To do:
(a) In the gear-cutting thread, what pressure angle are modern gears said to have?
(b) Using the gear-cutting thread, explain why a wet towel and Paracetamol are suggested alongside the book.
(c) Decide whether each statement agrees with the gear-cutting thread, answering yes or no and quoting the words that settle it: (i) Ivan Law's "Gears and Gear Cutting" treats Module in depth. (ii) The poster based in Canada uses a Myford Super 7B. (iii) In model engineering, pressure angle matters even when both meshing gears share it.

Reading text:
....
Are you metric or imperial? If you can, choose one and stick to it. I'm metric, but DP is a better choice for anyone building to old UK plans, modern US, or renovating older UK machines.

DP and Module are both ways of relating the number of teeth to the diameter of the wheel. DP is more obvious because a 2" diameter gear with 40 teeth is 40/2=20DP. A 20 DP cutter is needed to cut teeth of the correct size to fit that diameter. Sums have to be done in order for teeth to mesh with different diameters or different cutters.

I recommend a book, wet-towel and Paracetamol. Ivan Law's "Gears and Gear Cutting", No 17 in the Workshop Practice Series is good except it skimps over Module. Not a big problem, but it's annoying for a metric fan to learn Module via DP. The book covers theory and practice, including how to make them in a slim volume. Different book needed if the gears are for a clock rather than power transmission.

Wet-towel and Paracetamol suggested because gears are more mathematical than most Model Engineering jobs and there's a lot to it.

Dave

Would you please advise how we might measure that diameter to make that calculation?

If you edit your post so it says 'pitch' before diameter, it will be factually correct, otherwise it is highly misleading.

Yes that's correct for pitch diameter but not outside diameter.

Wow....thanks for the rapid responses everyone, this is clearly a topic of interest to many!

I have purchased the mentioned book "Gears and Gear Cutting" but am only part way through reading it and hence some of my questions may get answered, i am not sure. However much of what i have read to date on the internet centers around how to match to an existing gear rather than where to start if you are cutting your own and can choose any range.

I am based in Canada (dictates either module or DP i guess) but i tend to make Stuart type engines and will be lining up the Reeves ME Beam at some point that has a couple of gears....that gives you an idea of the physical size and application i have in mind. I certainly can't see me making any true power transmission type applications and so that i guess rules out the low number DP (or high Module?).

I run a Myford Super 7B and a fairly small mill since someone asked on equipment.

The comment about module gears off the shelf being more readily available is interesting - that might point me this way if only because there is a higher chance of being able to make a gear for something thats broke on 'whatever' compared with DP.....

I guess i was hoping to to get down to buying the set of 8 of DPxx or Module xx which would cover 90% of needs. perhaps more thinking is required!

A few comments if I may:

In the model engineering world pressure angle is immaterial provided both meshing gears are the same. Modern gears are 20 degrees.
....
Exercise data:
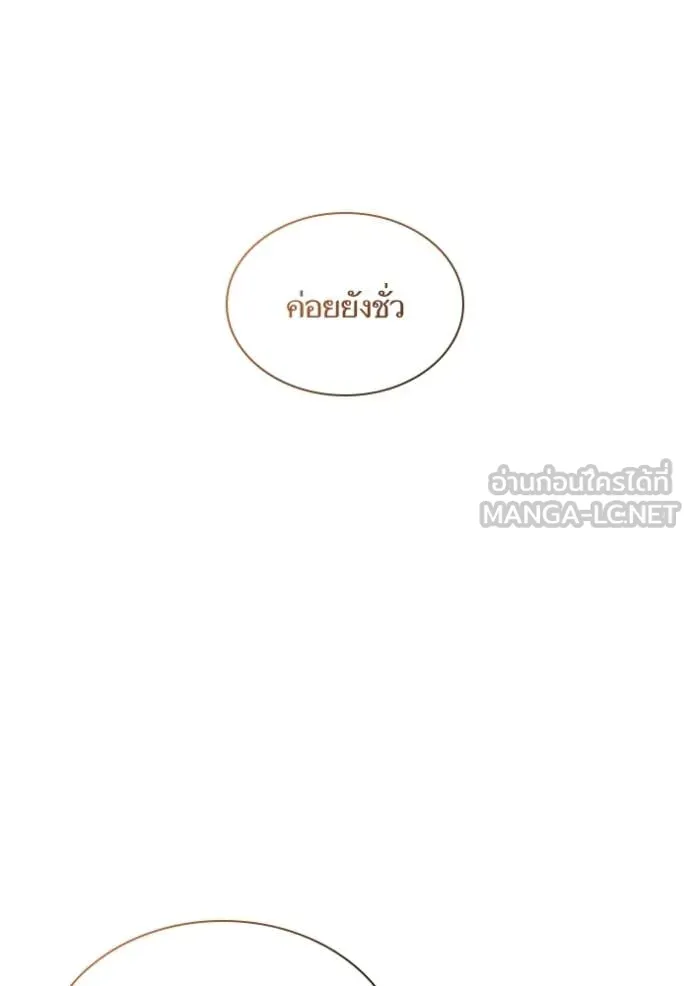 หน้า 144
....
Replies:
(a) 20 degrees.

(b) They are suggested because gears are more mathematical than most Model Engineering jobs and there is a lot to learn about them.

(c)
(i) No: "is good except it skimps over Module"
(ii) Yes: "I run a Myford Super 7B and a fairly small mill"
(iii) No: "pressure angle is immaterial provided both meshing gears are the same"